* The problem *
Find the "Photo taken at" line in the records below and repeat it and every later line exactly, up to the last; do not include pictures.
### Material provided ###
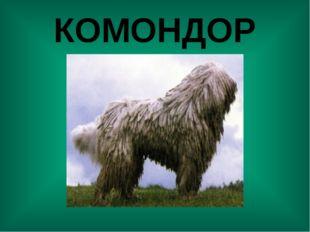 КОМОНДОР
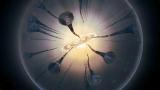 宇宙被大量的暗物质占据,不可告人的秘密超科学家想象!
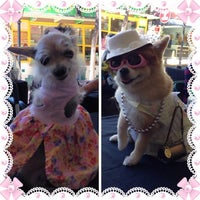 Photo taken at The Pet Corner by Cherry R. on 6/22/2014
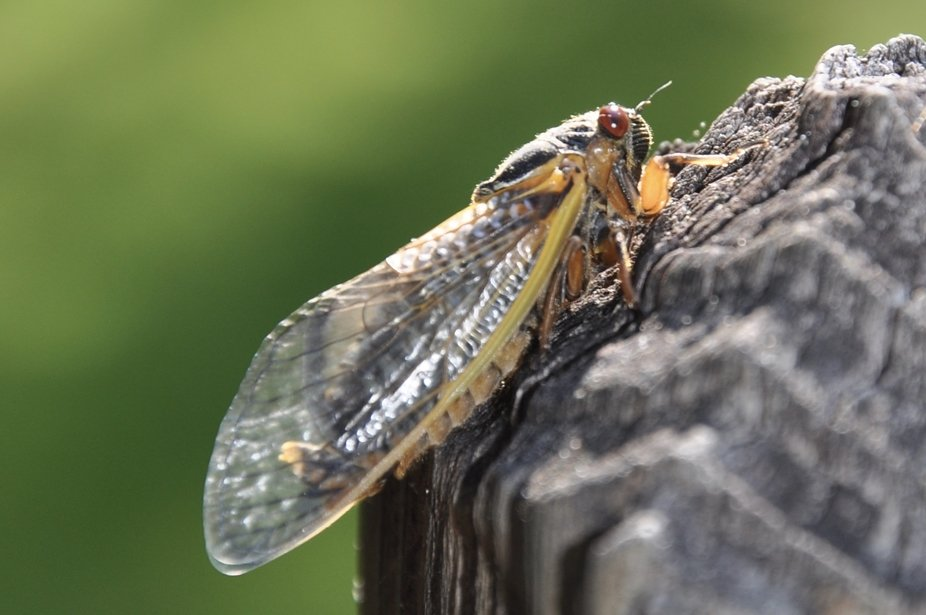 The cicada continues to develop and change moment by moment. Overnight, it has grown these beauti...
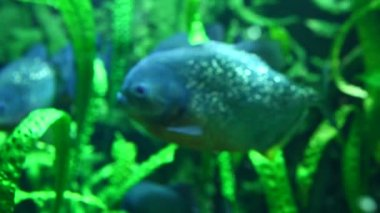 Piranha in tropical river — Stock Video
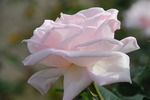 A-Resized 秋のバラ‥ (9).jpg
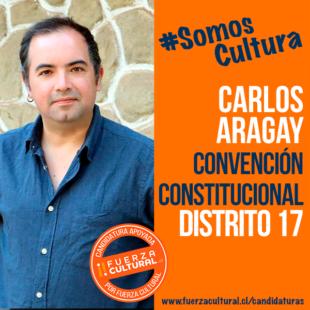 CARLOS ARAGAY – Convención Constitucional D17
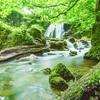 夏至の日の瞑想とデトックス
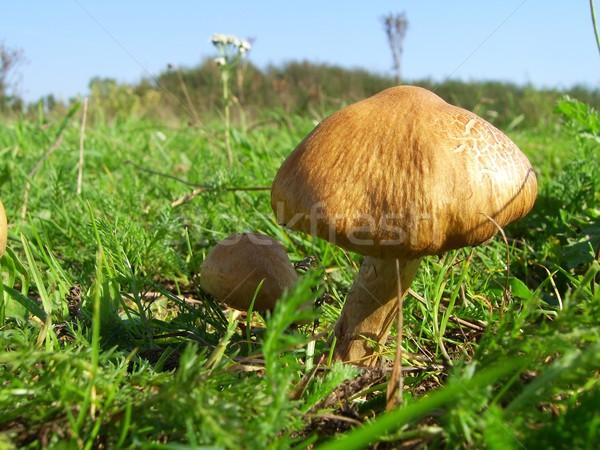Champignons photos sauvage alimentaire vert Photo stock © peterguess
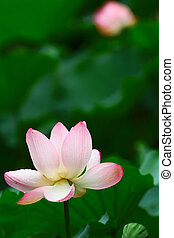 close up of the beautiful lotus flower in blooming - shing...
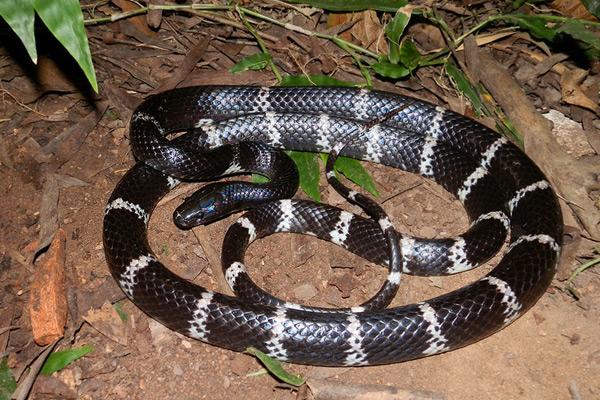 中国十大毒蛇排名图片,看看中国最毒的蛇是什么蛇?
###
* Written answer *
 Photo taken at The Pet Corner by Cherry R. on 6/22/2014
 The cicada continues to develop and change moment by moment. Overnight, it has grown these beauti...
 Piranha in tropical river — Stock Video
 A-Resized 秋のバラ‥ (9).jpg
 CARLOS ARAGAY – Convención Constitucional D17
 夏至の日の瞑想とデトックス
Champignons photos sauvage alimentaire vert Photo stock © peterguess
 close up of the beautiful lotus flower in blooming - shing...
 中国十大毒蛇排名图片,看看中国最毒的蛇是什么蛇?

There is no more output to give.